| foto: Brumò |
Mi svegliai al tramonto. Dormivo da due giorni. Diedi un’occhiata fuori dalla finestra. Un lenzuolo arancione ricopriva le cime delle sequoie scaldando tutta la foresta. Accesi il misuratore di ego prima di vestirmi. Finito il ronzio, controllai il display di quel dannato aggeggio. Era al minimo e ancora non riuscivo a comprenderne il motivo. Avevo bisogno di buttar giù qualcosa al bar dell’albergo, così decisi di scendere a piano terra.
Il barista era un tipo mingherlino, dall’aria decisamente smorta. Parlava in continuazione e in qualche modo quel suo modo d’agitarsi era parte e prolungamento del suo stesso lavoro. Voleva tenersi ben stretti i clienti, questa era l’impressione, come se nel raggio di cento chilometri ci fosse stato anche solo mezzo locale capace di rovinargli la piazza.
«Insomma» disse porgendomi il mio whiskey annacquato, «è ancora qui.»
«Sì, sono ancora qui, ma spero di ripartire quanto prima.»
«La signora?»
Con una smorfia feci intendere che non avevo voglia di parlarne. Dopo mezz’ora discutevamo di condizioni meteorologiche. A un certo punto fui chiaro: «Il mio egometro dice che sono a terra.»
Il barista si allungò oltre il bancone a cercare maggiore complicità: «Io nemmeno ce l’ho, quel coso, s’è rotto» sussurrò.
«Credo sia illegale non averne» feci notare senza alzare troppo la voce.
«Vede, quassù è raro che ci siano controlli. Comunque è relativamente facile trovare un accordo coi funzionari statali, se capisce cosa intendo…»
Terminai il mio terzo bicchiere in un unico sorso. Feci per allontanarmi. Avevo voglia di tornare nella mia stanza.

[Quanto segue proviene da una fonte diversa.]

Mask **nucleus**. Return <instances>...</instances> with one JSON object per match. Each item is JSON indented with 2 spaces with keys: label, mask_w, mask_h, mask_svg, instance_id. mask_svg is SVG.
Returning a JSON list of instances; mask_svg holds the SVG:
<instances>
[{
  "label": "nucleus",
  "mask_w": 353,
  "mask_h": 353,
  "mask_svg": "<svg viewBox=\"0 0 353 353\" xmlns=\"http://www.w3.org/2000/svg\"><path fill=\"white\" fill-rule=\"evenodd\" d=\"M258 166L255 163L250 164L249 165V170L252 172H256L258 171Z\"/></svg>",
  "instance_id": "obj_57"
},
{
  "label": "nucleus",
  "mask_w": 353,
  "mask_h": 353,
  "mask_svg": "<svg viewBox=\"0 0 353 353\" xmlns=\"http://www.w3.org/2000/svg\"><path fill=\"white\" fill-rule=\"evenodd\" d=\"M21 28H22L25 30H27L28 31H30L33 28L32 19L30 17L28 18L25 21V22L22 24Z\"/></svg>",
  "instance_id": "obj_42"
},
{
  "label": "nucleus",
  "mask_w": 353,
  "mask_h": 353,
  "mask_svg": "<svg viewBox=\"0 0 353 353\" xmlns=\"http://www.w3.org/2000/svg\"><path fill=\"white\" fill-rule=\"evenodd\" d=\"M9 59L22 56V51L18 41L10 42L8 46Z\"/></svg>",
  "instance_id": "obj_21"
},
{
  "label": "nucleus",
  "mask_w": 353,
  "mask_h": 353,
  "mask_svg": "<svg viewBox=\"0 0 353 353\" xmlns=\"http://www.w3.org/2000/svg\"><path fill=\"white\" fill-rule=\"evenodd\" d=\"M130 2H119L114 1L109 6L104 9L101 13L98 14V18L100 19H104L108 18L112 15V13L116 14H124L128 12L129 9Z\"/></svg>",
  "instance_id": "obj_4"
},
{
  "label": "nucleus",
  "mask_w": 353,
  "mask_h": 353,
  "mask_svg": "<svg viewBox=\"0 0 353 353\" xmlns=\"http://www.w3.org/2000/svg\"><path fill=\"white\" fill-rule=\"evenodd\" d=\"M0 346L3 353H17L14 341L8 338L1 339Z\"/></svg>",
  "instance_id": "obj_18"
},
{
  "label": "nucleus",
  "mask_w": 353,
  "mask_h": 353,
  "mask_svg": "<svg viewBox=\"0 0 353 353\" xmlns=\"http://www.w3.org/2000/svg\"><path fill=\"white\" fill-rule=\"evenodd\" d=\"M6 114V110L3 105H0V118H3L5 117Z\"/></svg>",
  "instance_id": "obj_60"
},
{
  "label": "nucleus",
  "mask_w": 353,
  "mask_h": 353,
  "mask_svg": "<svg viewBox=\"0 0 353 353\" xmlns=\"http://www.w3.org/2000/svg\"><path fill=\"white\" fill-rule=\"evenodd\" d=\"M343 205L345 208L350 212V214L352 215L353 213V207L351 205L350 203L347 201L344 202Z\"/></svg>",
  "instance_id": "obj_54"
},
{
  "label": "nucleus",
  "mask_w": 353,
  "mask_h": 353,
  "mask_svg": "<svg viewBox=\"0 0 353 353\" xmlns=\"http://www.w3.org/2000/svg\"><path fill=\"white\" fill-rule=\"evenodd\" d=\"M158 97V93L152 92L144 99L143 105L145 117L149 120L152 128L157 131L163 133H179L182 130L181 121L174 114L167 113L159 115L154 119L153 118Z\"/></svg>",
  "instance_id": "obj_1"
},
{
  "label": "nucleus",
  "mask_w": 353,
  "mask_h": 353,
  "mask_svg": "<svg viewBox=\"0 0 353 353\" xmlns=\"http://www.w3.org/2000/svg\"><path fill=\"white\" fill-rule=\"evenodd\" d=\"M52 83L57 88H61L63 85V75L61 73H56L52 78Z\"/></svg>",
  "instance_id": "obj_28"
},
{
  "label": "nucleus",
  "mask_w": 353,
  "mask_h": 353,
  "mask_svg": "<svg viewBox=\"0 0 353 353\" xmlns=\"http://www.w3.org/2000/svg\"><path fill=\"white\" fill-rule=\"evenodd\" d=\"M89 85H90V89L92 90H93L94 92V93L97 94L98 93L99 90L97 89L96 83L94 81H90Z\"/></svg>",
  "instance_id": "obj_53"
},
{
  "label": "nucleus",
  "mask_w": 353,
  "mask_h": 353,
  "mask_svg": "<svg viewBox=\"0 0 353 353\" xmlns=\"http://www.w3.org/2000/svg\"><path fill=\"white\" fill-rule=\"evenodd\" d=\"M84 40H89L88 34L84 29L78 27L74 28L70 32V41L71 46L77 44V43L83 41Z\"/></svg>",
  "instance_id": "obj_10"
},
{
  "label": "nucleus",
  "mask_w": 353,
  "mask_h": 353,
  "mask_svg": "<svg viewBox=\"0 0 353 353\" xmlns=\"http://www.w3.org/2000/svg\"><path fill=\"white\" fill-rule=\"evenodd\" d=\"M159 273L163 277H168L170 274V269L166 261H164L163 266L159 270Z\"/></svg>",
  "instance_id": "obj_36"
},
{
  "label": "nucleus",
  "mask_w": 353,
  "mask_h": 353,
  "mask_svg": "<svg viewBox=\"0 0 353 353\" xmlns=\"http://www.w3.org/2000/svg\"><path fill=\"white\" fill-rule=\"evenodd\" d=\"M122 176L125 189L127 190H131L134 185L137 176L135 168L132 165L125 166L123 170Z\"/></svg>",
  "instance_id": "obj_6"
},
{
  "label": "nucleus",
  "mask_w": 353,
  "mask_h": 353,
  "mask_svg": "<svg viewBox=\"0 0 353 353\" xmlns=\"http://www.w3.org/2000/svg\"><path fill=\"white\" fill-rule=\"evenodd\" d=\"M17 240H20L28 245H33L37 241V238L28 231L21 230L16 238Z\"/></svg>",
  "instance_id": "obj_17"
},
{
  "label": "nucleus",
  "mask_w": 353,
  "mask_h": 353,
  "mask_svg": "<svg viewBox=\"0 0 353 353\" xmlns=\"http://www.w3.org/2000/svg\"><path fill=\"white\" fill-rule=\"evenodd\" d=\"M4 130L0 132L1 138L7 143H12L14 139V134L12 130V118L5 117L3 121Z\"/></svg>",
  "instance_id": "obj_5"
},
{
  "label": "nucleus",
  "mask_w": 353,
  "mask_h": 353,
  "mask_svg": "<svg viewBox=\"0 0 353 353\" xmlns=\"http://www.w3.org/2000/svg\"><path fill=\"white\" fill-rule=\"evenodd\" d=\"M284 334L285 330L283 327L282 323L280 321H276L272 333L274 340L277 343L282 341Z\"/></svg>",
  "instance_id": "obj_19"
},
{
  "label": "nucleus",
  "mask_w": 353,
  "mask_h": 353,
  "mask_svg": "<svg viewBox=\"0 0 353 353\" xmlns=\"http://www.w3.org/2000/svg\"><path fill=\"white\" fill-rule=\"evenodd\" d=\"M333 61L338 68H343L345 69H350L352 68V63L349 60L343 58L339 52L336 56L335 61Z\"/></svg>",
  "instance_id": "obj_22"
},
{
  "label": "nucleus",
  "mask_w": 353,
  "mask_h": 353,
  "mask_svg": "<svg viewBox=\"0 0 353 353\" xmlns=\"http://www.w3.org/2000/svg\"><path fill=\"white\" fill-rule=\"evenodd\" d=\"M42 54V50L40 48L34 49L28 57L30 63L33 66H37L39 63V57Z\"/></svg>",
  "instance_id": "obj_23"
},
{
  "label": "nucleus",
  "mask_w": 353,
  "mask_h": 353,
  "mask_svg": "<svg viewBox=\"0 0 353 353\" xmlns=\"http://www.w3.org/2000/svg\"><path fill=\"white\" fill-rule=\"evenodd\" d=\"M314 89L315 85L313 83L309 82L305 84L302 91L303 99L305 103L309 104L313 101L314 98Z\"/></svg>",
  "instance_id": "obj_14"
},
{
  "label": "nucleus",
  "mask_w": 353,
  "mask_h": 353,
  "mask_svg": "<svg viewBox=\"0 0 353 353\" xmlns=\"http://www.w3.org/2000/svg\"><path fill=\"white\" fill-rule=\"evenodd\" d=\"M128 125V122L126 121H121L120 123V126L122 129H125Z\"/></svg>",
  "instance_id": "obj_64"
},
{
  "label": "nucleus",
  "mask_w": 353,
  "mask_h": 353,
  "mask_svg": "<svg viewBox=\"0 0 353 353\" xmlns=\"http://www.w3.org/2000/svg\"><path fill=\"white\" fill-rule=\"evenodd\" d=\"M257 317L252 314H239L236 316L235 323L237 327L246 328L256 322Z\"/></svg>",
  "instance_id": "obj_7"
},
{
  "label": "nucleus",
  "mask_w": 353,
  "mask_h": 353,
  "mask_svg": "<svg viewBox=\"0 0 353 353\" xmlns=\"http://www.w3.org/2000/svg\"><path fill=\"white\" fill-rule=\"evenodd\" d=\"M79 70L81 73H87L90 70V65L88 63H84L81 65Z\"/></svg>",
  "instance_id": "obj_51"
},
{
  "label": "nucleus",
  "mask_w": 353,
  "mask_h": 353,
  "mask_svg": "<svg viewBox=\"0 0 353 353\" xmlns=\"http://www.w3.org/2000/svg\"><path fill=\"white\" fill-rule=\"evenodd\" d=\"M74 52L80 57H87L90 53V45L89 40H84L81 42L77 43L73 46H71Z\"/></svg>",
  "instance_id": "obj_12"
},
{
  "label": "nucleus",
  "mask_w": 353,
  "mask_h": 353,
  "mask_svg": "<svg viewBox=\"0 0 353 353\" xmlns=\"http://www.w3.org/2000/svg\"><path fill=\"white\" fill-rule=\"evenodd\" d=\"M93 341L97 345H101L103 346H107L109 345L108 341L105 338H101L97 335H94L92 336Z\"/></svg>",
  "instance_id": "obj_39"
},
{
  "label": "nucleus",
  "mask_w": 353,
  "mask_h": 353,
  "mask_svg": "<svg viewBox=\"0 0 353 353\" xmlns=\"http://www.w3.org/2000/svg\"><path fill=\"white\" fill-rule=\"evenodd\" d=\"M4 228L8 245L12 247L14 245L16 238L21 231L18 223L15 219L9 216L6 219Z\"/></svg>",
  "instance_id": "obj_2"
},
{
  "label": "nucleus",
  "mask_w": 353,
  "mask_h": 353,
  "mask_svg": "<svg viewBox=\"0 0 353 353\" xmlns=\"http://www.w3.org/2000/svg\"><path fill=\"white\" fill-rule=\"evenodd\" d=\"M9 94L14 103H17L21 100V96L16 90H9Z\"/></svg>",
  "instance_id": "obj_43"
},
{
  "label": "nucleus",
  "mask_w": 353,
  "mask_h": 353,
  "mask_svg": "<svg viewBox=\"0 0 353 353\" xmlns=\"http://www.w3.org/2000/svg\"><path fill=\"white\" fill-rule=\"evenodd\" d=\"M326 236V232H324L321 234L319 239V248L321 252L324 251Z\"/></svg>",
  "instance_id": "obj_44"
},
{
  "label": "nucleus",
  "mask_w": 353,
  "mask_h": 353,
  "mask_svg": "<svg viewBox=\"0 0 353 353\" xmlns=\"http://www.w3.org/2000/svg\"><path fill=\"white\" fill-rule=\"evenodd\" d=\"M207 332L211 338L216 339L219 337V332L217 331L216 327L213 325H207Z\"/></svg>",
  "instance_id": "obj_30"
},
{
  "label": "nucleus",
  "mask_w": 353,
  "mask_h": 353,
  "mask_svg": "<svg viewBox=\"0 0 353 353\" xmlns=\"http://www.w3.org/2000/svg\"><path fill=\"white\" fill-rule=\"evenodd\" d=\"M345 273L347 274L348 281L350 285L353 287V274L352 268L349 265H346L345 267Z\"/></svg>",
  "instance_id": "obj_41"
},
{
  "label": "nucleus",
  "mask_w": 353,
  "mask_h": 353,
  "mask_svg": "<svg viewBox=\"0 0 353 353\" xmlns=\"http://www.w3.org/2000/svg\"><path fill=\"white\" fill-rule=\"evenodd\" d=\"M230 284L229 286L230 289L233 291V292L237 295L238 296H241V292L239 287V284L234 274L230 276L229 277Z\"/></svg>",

«E sto meglio così» aggiunse ancora il barista. «Certo non per tutte quelle faccende sul controllo governativo, no, semplicemente mi dimentico un po’ di me stesso. Se capisce cosa intendo…»
A quel punto mi lasciò andare.
Dalla finestra della mia stanza osservavo la notte calare sulle montagne e sulla vegetazione. Da quelle parti la notte ha qualcosa di luminoso e pacifico, forse eterno, forse per questo mi piaceva rimanere in piedi fino all’alba. Pensavo che quelli del governo m’avrebbero fatto arrestare subito, se solo avessero realizzato quanto s’era rimpicciolito il mio ego negli ultimi tre mesi. Ero un individuo insoddisfatto, con poco o niente da dire, e per questo, credo, potenzialmente pericoloso. Così andavano le cose all’epoca. E con un piccolo e inutile pensiero di questo genere, quasi un risarcimento, finii allora coll’addormentarmi, quella notte, in quel tipo di notte che da secoli sa essere a volte l’alba.